Adam opened his eyes and looked at me. In the dimness of the room (he'd only turned on the small light on the little table by my bed), his eyes looked black. There was a bleakness in his face that hadn't been there before, and I knew it was because of me. Because he hadn't been able to keep me safe - and people like Adam take that pretty seriously.

Personally, I figured it was up to me to keep me safe. Sometimes it might mean calling in friends, but it was my responsibility. Still, he saw it as a failure.

"So have you made up your mind?" he asked.

Would I accept him as my mate, he meant. The question had been up in the air too long, and it was affecting his ability to keep his pack under control. Ironically, what happened with Tim had resolved the issue that had kept me from accepting Adam for months. I figured if I could fight back against the fairy magic potion Tim had fed me, a little Alpha mojo wasn't going to turn me into a docile slave either. Maybe I should have thanked him before I hit him with the tire iron.

Adam isn't Tim, I told myself. I thought of Adam's rage when he'd broken down the door to my garage, of his despair when he persuaded me to drink out of that damned fae goblet again. In addition to robbing me of my will, the goblet also had the power to heal - and I'd needed a lot of healing by that point. It had worked, but Adam had felt like he was betraying me, believed I'd hate him for it. But he'd done it anyway. I figured it was because he wasn't lying when he said he loved me. When I'd hidden in shame - I put that down to the fairy brew, because I knew... I knew I had nothing to be ashamed about - he'd pulled my coyote self out from under his bed, bitten my nose for being foolish, and held me all night long. Then he'd surrounded me with his pack and safety whether I needed it or not.

Tim was dead. And he'd always been a loser. I'd be damned if I was going to be the victim of a loser - or anyone else.

"Mercy?" Adam stayed on his back on my bed, taking the position of vulnerability.

In answer, I pulled the T-shirt over my head and dropped it on the floor.

Adam was off the bed faster than I'd ever seen him move, bringing the comforter with him. He had it wrapped around me before I could blink... and then I was pressed tightly against him, my bare br**sts resting against his chest. He'd tipped his head to the side so my face was pressed against his jaw and cheek.

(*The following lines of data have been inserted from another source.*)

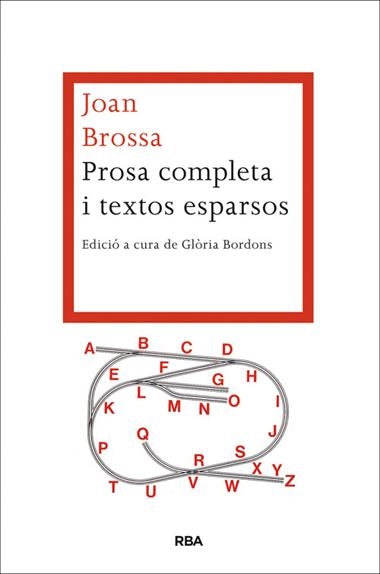 PROSA COMPLETA I TEXTOS ESPARSOS | 9788482646527 | BROSSA , JOAN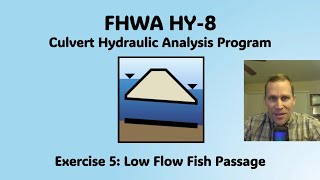 FHWA HY-8 Exercise 5 - Low Flow Fish Passage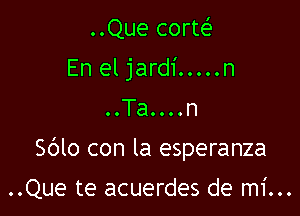 ..Que corte'
En eljardi.....n
..Ta....n

Sdlo con la esperanza

..Que te acuerdes de mi...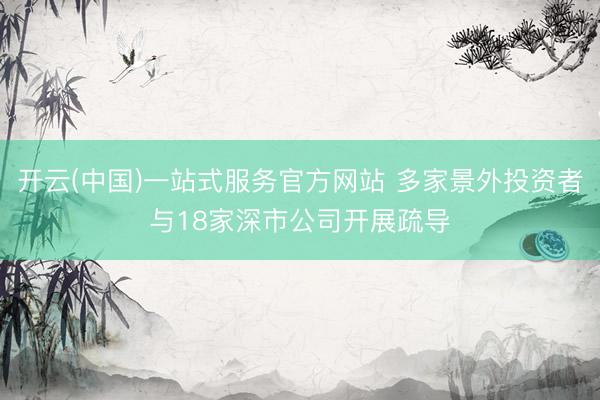 开云(中国)一站式服务官方网站 多家景外投资者与18家深市公司开展疏导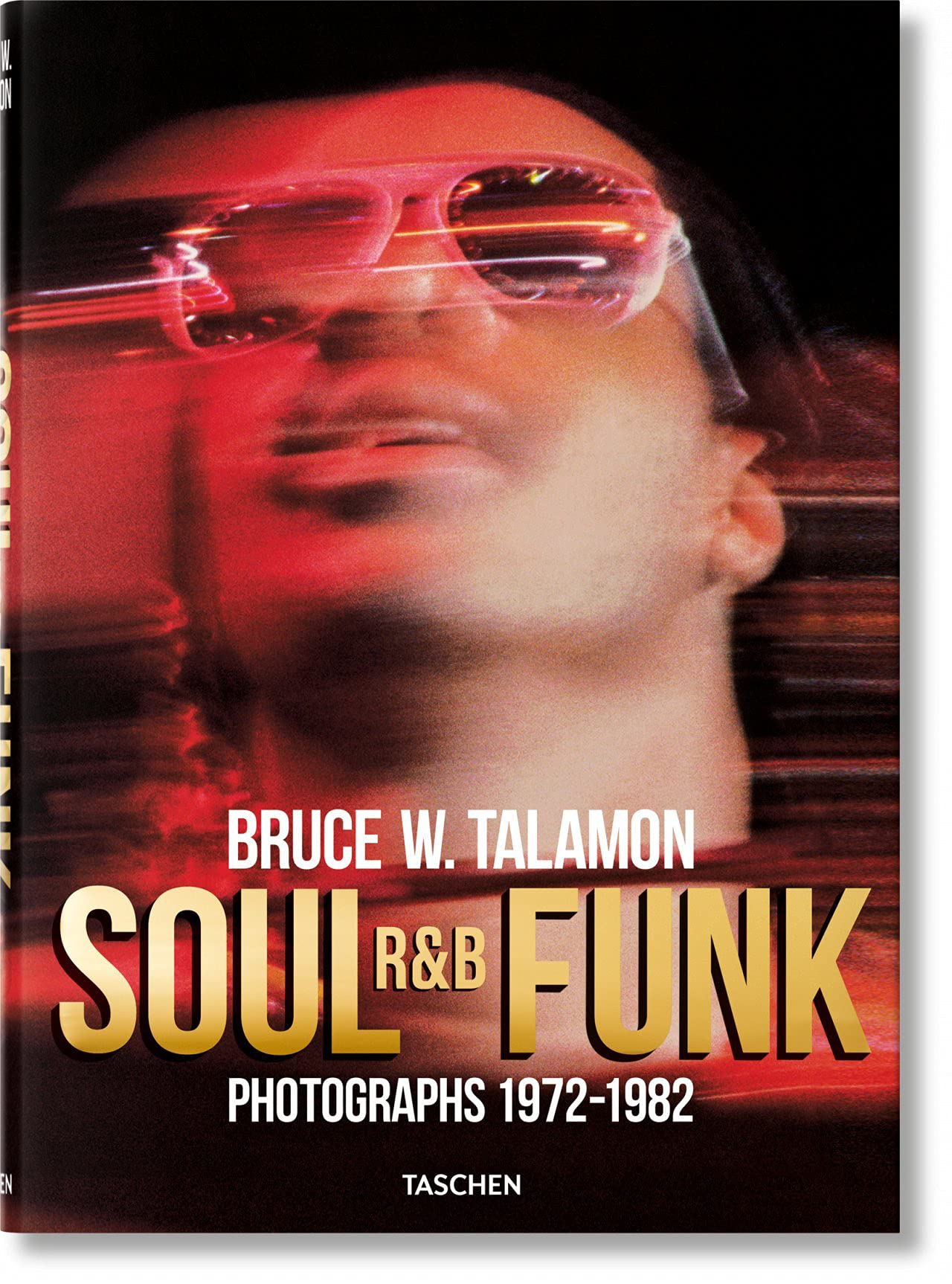BRUCE W TALAMON - SOUL R&B FUNK: PHOTOGRAPHS 1972-1982 - HARDCOVER - BOOK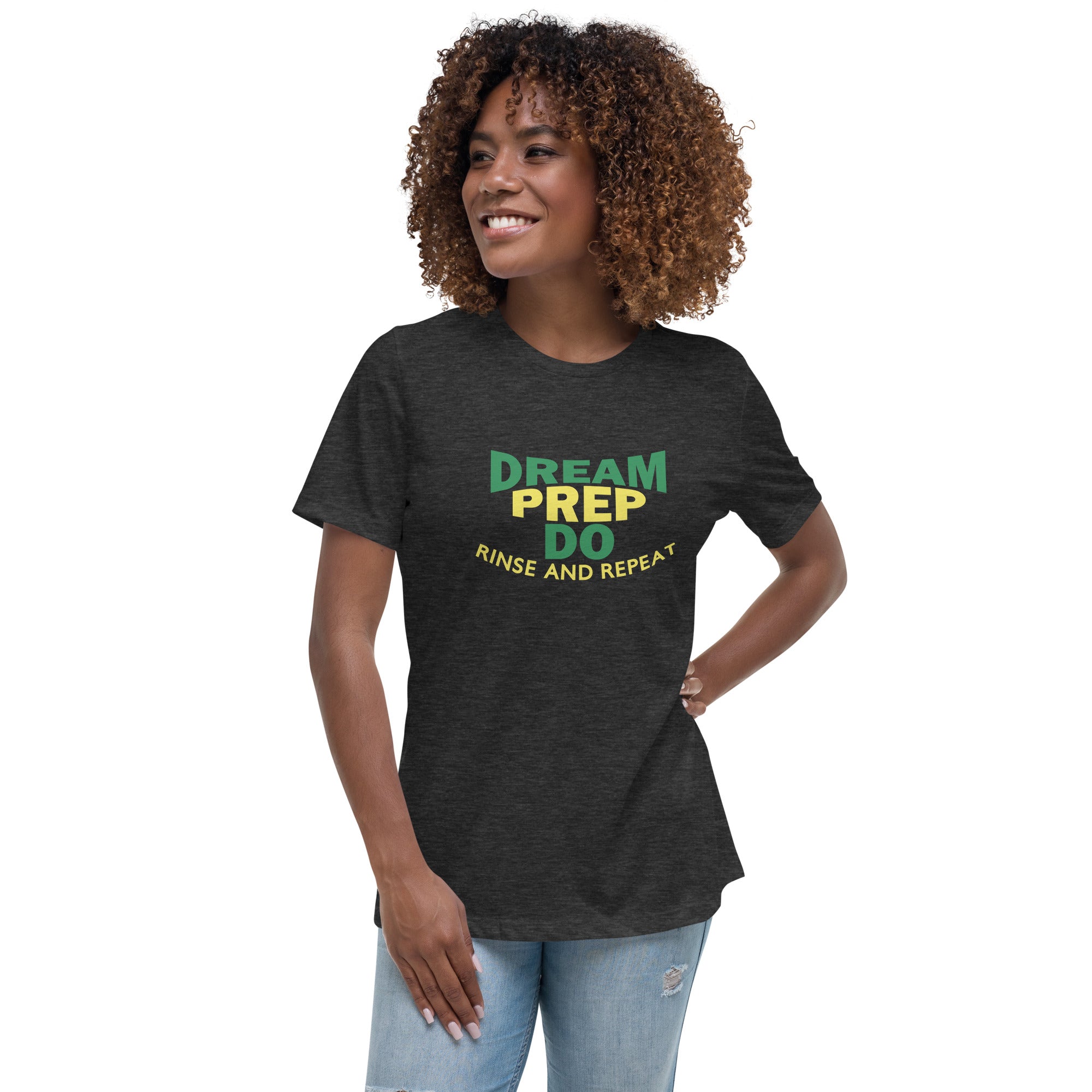 Dream Prep Do - Women's Relaxed T-Shirt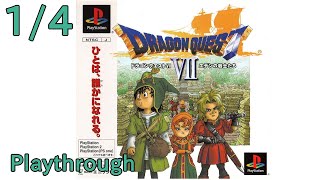 【PS】ドラゴンクエスト VII (7) エデンの戦士たち OP～ED 1/4 (2000年) 【クリア】【PS Dragon Quest VII (7) (1/4) Playthrough 】
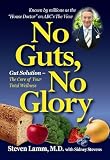 No Guts, No Glory: Gut Solution - The Core of Your Total Wellness Plan [Paperback]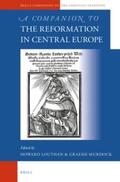 Louthan / Murdock |  A Companion to the Reformation in Central Europe | Buch |  Sack Fachmedien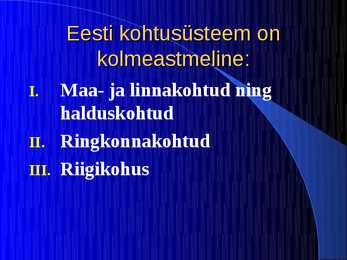 Eesti kohtusüsteem #2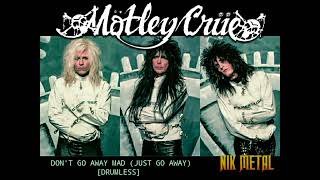 Mötley Crüe - Don't Go Away Mad (Just Go Away) 💀 [Drumless] 💀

"I meant to get the blanket between us," he said tightly. His heart pounded against mine, and his arms were shaking and rock hard. "I didn't mean you had to sleep with me right now - a simple 'yes' would have done."

I knew he was aroused - even a regular person without a coyote nose would have known it. I slid my hands up from his hips to his hard belly and up his ribs and listened to his heart rate pick up even further and a light sweat broke out on his jaw under my slow caress. I could feel the muscles in his cheek move as he clenched his teeth, felt the heat that flushed his skin. I blew in his ear, and he jumped away from me as though I'd stuck him with a cattle prod.

Streaks of amber lit his eyes, and his lips were fuller, redder. I dropped the comforter on top of my shirt. "Damn it, Mercy." He didn't like to swear in front of women. I always counted it a personal triumph when I could make him do it. "It hasn't even been a week since you were raped. I'm not sleeping with you until you've talked to someone, a counselor, a psychologist."